Re: [PATCH v5 2/6] mm/cma: introduce new zone, ZONE_CMA

From: Vlastimil Babka
Date: Wed Sep 21 2016 - 05:11:32 EST

Next message: Thomas Gleixner: "Re: [PATCH v2 0/2] make POSIX timers optional"
Previous message: Mika Westerberg: "Re: Cherryview wake up events"
Messages sorted by: [ date ] [ thread ] [ subject ] [ author ]

On 08/29/2016 07:07 AM, js1304@xxxxxxxxx wrote:

From: Joonsoo Kim <iamjoonsoo.kim@xxxxxxx>

Attached cover-letter:

This series try to solve problems of current CMA implementation.

CMA is introduced to provide physically contiguous pages at runtime
without exclusive reserved memory area. But, current implementation
works like as previous reserved memory approach, because freepages
on CMA region are used only if there is no movable freepage. In other
words, freepages on CMA region are only used as fallback. In that
situation where freepages on CMA region are used as fallback, kswapd
would be woken up easily since there is no unmovable and reclaimable
freepage, too. If kswapd starts to reclaim memory, fallback allocation
to MIGRATE_CMA doesn't occur any more since movable freepages are
already refilled by kswapd and then most of freepage on CMA are left
to be in free. This situation looks like exclusive reserved memory case.

In my experiment, I found that if system memory has 1024 MB memory and
512 MB is reserved for CMA, kswapd is mostly woken up when roughly 512 MB
free memory is left. Detailed reason is that for keeping enough free
memory for unmovable and reclaimable allocation, kswapd uses below
equation when calculating free memory and it easily go under the watermark.

Free memory for unmovable and reclaimable = Free total - Free CMA pages

This is derivated from the property of CMA freepage that CMA freepage
can't be used for unmovable and reclaimable allocation.

Anyway, in this case, kswapd are woken up when (FreeTotal - FreeCMA)
is lower than low watermark and tries to make free memory until
(FreeTotal - FreeCMA) is higher than high watermark. That results
in that FreeTotal is moving around 512MB boundary consistently. It
then means that we can't utilize full memory capacity.

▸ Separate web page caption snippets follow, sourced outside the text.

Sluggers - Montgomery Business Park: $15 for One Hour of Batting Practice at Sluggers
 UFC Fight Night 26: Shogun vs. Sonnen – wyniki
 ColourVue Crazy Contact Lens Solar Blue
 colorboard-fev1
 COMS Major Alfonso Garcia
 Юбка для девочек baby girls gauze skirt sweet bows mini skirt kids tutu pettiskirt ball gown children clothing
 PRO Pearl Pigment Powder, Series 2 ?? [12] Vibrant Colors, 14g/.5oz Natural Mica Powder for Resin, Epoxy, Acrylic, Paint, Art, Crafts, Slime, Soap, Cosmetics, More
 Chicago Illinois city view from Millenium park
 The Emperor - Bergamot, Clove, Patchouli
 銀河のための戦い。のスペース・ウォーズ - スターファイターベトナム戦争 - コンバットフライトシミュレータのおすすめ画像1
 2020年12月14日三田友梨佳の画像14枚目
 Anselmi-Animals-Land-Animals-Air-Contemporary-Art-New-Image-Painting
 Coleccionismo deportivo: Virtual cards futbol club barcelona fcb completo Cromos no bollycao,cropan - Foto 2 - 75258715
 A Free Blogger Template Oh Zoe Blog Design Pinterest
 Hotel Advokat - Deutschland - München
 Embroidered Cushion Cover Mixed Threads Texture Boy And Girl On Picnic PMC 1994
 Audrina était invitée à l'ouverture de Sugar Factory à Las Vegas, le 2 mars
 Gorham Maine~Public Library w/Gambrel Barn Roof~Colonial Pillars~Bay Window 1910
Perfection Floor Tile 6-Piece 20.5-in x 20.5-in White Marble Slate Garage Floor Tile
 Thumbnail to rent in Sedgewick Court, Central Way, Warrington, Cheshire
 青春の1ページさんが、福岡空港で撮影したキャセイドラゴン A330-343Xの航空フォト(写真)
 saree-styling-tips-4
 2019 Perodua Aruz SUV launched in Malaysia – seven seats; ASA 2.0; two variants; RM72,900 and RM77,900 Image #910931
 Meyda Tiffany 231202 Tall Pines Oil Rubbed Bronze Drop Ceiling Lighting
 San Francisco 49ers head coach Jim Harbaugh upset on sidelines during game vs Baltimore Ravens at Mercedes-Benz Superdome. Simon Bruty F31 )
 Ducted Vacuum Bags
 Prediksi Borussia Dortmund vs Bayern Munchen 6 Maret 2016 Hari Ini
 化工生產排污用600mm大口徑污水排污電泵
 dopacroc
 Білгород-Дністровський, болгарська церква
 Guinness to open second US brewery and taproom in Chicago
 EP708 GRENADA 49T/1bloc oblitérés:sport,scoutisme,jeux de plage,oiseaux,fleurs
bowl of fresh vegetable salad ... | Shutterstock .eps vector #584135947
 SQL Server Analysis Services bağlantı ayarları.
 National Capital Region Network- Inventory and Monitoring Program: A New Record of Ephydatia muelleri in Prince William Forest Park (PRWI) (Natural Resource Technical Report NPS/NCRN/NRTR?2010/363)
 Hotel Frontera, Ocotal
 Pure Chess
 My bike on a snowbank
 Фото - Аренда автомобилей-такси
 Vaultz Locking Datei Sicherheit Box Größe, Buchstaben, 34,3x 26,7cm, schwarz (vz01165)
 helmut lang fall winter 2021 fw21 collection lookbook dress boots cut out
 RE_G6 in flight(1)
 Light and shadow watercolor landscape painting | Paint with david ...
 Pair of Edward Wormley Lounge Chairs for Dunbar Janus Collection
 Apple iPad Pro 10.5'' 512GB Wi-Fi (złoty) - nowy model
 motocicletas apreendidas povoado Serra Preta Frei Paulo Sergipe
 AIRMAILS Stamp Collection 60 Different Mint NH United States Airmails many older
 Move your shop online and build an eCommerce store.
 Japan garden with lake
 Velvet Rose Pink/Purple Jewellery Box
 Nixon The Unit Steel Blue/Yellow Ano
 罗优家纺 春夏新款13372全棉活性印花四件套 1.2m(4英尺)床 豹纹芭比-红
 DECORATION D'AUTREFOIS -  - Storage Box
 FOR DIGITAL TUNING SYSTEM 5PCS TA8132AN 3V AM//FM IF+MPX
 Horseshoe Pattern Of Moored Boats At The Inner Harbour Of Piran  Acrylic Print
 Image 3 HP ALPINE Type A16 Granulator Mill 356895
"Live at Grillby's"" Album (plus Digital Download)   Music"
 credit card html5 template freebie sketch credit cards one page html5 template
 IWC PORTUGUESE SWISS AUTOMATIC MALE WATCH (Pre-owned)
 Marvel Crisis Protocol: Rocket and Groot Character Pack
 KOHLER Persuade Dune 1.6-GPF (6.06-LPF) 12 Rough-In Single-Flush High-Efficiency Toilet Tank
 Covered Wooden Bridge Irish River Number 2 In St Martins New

To fix this problem, I submitted some patches [1] about 10 months ago,
but, found some more problems to be fixed before solving this problem.
It requires many hooks in allocator hotpath so some developers doesn't
like it. Instead, some of them suggest different approach [2] to fix
all the problems related to CMA, that is, introducing a new zone to deal
with free CMA pages. I agree that it is the best way to go so implement
here. Although properties of ZONE_MOVABLE and ZONE_CMA is similar, I
decide to add a new zone rather than piggyback on ZONE_MOVABLE since
they have some differences. First, reserved CMA pages should not be
offlined. If freepage for CMA is managed by ZONE_MOVABLE, we need to keep
MIGRATE_CMA migratetype and insert many hooks on memory hotplug code
to distiguish hotpluggable memory and reserved memory for CMA in the same
zone. It would make memory hotplug code which is already complicated
more complicated. Second, cma_alloc() can be called more frequently
than memory hotplug operation and possibly we need to control
allocation rate of ZONE_CMA to optimize latency in the future.
In this case, separate zone approach is easy to modify. Third, I'd
like to see statistics for CMA, separately. Sometimes, we need to debug
why cma_alloc() is failed and separate statistics would be more helpful
in this situtaion.

Anyway, this patchset solves four problems related to CMA implementation.

1) Utilization problem
As mentioned above, we can't utilize full memory capacity due to the
limitation of CMA freepage and fallback policy. This patchset implements
a new zone for CMA and uses it for GFP_HIGHUSER_MOVABLE request. This
typed allocation is used for page cache and anonymous pages which
occupies most of memory usage in normal case so we can utilize full
memory capacity. Below is the experiment result about this problem.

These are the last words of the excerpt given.